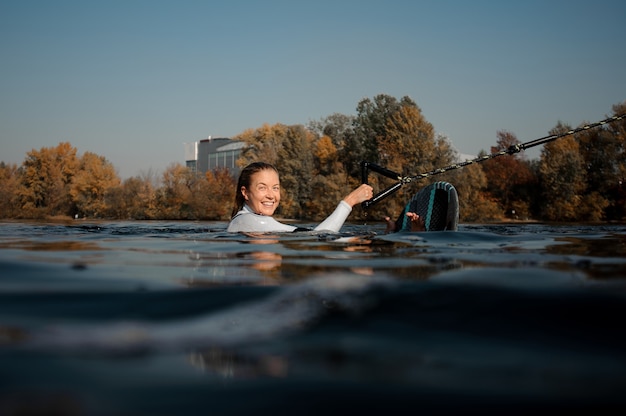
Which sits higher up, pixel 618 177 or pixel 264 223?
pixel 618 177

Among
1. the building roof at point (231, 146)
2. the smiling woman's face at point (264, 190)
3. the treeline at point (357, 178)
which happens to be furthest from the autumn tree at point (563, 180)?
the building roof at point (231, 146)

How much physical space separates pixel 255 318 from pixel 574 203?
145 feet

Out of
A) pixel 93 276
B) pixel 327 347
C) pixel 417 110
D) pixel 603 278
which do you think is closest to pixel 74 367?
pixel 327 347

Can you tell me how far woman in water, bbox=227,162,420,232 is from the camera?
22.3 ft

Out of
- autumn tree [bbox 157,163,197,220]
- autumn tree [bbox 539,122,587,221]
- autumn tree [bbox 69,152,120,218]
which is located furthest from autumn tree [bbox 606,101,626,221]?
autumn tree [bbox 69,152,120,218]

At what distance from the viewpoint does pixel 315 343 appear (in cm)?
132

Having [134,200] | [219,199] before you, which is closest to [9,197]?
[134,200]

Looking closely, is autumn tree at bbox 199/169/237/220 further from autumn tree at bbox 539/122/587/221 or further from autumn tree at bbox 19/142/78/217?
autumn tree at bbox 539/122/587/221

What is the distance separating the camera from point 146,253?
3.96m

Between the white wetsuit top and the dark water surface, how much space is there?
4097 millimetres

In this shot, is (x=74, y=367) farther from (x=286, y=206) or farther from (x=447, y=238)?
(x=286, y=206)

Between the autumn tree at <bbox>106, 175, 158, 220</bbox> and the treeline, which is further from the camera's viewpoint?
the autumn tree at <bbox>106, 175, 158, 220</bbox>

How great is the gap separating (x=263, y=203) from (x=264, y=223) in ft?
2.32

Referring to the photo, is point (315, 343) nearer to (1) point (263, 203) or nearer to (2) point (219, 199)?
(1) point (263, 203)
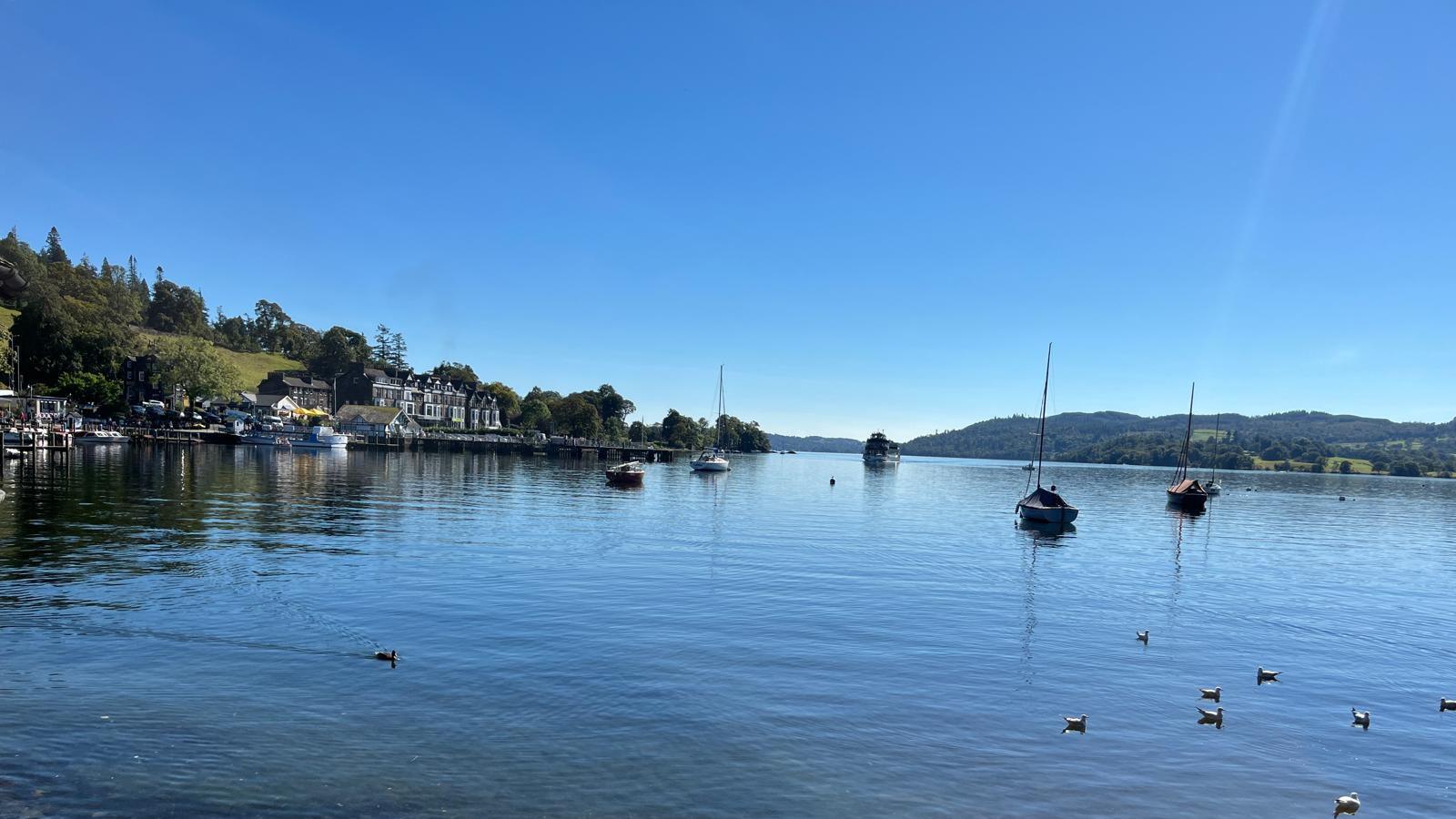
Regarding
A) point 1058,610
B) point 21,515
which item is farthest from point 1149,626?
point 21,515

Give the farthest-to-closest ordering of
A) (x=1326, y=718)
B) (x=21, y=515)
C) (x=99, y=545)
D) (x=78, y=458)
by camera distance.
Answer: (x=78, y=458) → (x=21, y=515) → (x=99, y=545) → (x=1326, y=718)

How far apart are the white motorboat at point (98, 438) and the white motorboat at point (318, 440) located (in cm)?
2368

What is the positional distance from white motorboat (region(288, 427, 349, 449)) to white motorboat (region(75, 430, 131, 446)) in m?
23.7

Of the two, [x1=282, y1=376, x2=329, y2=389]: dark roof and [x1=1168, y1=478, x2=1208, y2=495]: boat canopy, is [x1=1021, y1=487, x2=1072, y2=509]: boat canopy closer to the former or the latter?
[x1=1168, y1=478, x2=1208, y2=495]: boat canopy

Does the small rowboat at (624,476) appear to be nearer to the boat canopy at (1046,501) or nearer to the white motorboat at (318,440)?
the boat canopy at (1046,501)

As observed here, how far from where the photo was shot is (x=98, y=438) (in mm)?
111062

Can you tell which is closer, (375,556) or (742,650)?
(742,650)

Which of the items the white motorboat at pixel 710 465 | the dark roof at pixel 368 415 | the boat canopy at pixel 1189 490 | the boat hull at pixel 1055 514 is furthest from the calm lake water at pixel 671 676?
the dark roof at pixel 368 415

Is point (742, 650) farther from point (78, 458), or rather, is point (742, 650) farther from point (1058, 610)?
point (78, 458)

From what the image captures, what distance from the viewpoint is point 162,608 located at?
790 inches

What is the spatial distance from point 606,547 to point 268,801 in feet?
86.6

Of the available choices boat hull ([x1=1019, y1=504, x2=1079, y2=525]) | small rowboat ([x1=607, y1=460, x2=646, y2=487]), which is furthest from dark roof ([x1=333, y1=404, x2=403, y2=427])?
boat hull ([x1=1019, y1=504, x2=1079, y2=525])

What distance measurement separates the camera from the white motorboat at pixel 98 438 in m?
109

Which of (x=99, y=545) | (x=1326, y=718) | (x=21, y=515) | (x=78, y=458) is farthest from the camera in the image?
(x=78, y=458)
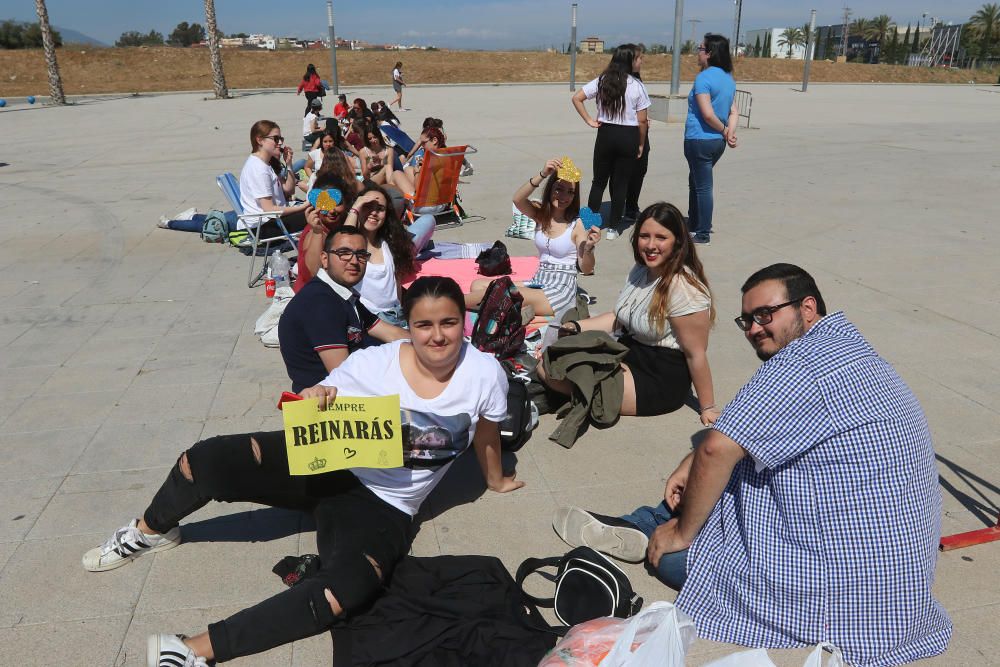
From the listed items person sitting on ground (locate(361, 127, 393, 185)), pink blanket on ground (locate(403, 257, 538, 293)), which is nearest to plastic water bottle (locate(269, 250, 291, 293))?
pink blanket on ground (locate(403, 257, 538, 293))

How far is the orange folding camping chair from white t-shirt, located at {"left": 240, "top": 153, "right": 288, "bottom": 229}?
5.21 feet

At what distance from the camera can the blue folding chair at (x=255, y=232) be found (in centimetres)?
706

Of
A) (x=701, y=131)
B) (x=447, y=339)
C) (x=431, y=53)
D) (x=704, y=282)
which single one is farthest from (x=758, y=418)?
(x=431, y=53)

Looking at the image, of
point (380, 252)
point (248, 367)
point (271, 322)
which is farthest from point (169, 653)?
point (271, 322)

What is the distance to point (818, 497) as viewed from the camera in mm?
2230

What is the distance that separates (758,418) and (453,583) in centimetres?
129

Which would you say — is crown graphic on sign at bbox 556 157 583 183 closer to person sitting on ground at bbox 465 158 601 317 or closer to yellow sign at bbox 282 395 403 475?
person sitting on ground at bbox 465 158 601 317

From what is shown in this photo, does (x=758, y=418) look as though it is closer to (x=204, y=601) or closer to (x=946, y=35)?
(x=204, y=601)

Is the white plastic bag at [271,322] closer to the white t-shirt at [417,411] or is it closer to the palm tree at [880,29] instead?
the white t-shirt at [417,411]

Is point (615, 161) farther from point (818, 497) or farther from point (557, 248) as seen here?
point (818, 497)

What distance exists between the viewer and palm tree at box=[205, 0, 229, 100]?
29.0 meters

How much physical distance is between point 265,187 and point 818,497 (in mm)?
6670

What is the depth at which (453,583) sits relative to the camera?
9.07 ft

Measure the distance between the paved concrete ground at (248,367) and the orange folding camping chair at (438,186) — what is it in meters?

- - -

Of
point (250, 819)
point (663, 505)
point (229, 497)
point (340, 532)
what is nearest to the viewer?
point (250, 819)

- - -

_YOUR INSTRUCTIONS_
Collect each line of the material above that contains the string "feet". Matching is case-sensitive.

_FULL RESPONSE_
145 feet
What is the spatial distance from point 606,547 to point 268,801 in feet?
5.21 feet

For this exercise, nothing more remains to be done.